* **Trecho do documento**
▼
Cate Blanchett para W magazine
1) Sou muito fã da autora e ativista Rebecca Solnit. Estou lendo o novo livro de ensaios dela, No Straight Roads Take You There. Grifei o primeiro capítulo inteiro, que trata de celebrar a “falta de direção” com pérolas como essas:
Não tenho nada contra o fácil, o imediato, o óbvio, o direto, e o previsível. Apenas acredito que muito daquilo que queremos alcançar, e com o que nos deparamos, requer uma aceitação ou pelo menos um reconhecimento do oposto disso.
Tornei-me uma apaixonada por lentidão, paciência, resistência, e visão de longo prazo, porque essas coisas me parecem ser equipamentos cruciais para mudar ou até entender o mundo.
O futuro não é um lugar que já existe, ao qual estamos sendo arrastados, mas um lugar que estamos criando com o que fazemos e como fazemos (ou deixamos de fazer) no presente.
Saber que a gente não sabe é uma forma importante de conhecimento e até de sabedoria que nunca deveria ser substituída pela ilusão do conhecimento — mas geralmente é.
E ela cita o poeta espanhol Antonio Machado:
Caminante, no hay camino, se hace camino al andar.
Outro dia, ainda vidrada nela, resolvi andar por aí escutando um podcast antigo em que ela participou e anotei mais essas frases:
Como nos tornamos pessoas que acreditam ter o suficiente?
Citando Bill McKibben:
Quando me perguntam: “Qual a coisa mais efetiva que posso fazer como indivíduo?”, eu respondo, “Parar de ser um indivíduo. Juntar-se a outros em movimentos grandes o suficiente para fazer diferença.”Não pergunte o que vai acontecer: seja o que vai acontecer.
2) O termo Japonismo trata da fascinação que os artistas — principalmente franceses do fim do século 19 e começo do 20 — tinham pela cultura e estética japonesa. A assimetria nas composições, as cores chapadas e a planaridade da litogravura foram incorporadas nas telas impressionistas e se tornaram tema da mais nova exposição de Takashi Murakami na galeria Gagosian, em Nova York, “Japonisme —> Cognitive Revolution: Learning from Hiroshige.”
Exemplos clássicos dessa influência incluem a ponte da casa de Claude Monet em Giverny; a obsessão de Hokusai com o Monte Fuji e a de Paul Cézanne com o Monte Saint Victoire; isso sem contar as texturas marcadas, as cores fortes, o interesse na bidimensionalidade, os retratos estilizados e as árvores floridas de Van Gogh.
Essa ponte no jardim de Monet é chamada de “ponte japonesa” ou “ponte das vitórias-régias”
Mais conhecido por suas pinturas lúdicas de figurinhas com cara de flor, Murakami criou réplicas de obras de artistas japoneses e franceses em escalas variadas, colocando-as lado a lado em alguns casos:
Nesta exposição, estou me envolvendo em uma variedade artística de retrocruzamento, o processo pelo qual uma geração é formada pelo cruzamento de duas variedades diferentes e, nas gerações subsequentes, uma das variedades progenitoras é cruzada de volta com a prole. —Takashi Murakami
Montes Fuji e Saint Victoire
3) Por falar em Van Gogh… O artista observou certa vez que as pinturas misteriosas de seu conterrâneo Rembrandt eram capazes de dizer coisas que palavras não conseguiam. Ele é “mágico”, segue Van Gogh, “eu poderia encarar a pintura A Noiva Judia por 15 dias à base de um pouco de pão e água.”
▲
* **Dados fornecidos**
▼
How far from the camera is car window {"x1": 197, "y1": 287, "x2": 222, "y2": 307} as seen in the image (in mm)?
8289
▲
▼
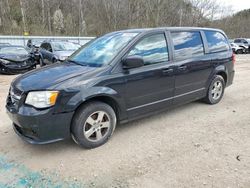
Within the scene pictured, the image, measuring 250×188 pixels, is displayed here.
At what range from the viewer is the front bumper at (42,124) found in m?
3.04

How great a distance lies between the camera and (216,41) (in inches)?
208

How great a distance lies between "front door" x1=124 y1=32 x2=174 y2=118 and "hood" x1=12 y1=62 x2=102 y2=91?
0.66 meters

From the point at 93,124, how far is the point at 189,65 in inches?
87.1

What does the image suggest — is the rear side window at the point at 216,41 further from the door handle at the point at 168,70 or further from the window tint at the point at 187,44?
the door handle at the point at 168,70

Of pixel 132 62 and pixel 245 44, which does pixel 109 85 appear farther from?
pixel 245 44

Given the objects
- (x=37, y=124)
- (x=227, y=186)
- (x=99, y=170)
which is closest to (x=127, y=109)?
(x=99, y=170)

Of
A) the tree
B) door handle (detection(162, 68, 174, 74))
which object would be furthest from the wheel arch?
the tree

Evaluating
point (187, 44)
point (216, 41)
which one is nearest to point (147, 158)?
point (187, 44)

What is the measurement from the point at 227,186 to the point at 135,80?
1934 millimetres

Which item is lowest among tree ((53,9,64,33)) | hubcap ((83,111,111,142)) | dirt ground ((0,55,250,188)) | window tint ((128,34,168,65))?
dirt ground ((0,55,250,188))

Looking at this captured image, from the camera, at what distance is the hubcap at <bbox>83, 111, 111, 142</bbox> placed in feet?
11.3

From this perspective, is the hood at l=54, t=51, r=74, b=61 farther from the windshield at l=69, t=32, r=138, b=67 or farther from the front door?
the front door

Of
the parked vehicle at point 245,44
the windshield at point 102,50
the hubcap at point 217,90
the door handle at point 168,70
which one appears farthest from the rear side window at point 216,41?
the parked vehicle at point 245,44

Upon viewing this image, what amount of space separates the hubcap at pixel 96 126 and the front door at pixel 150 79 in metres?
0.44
▲
* **A fazer**
Segundo o trecho do documento, em qual galeria de Nova York está a exposição de Takashi Murakami?

* **Problema resolvido**
Na galeria Gagosian.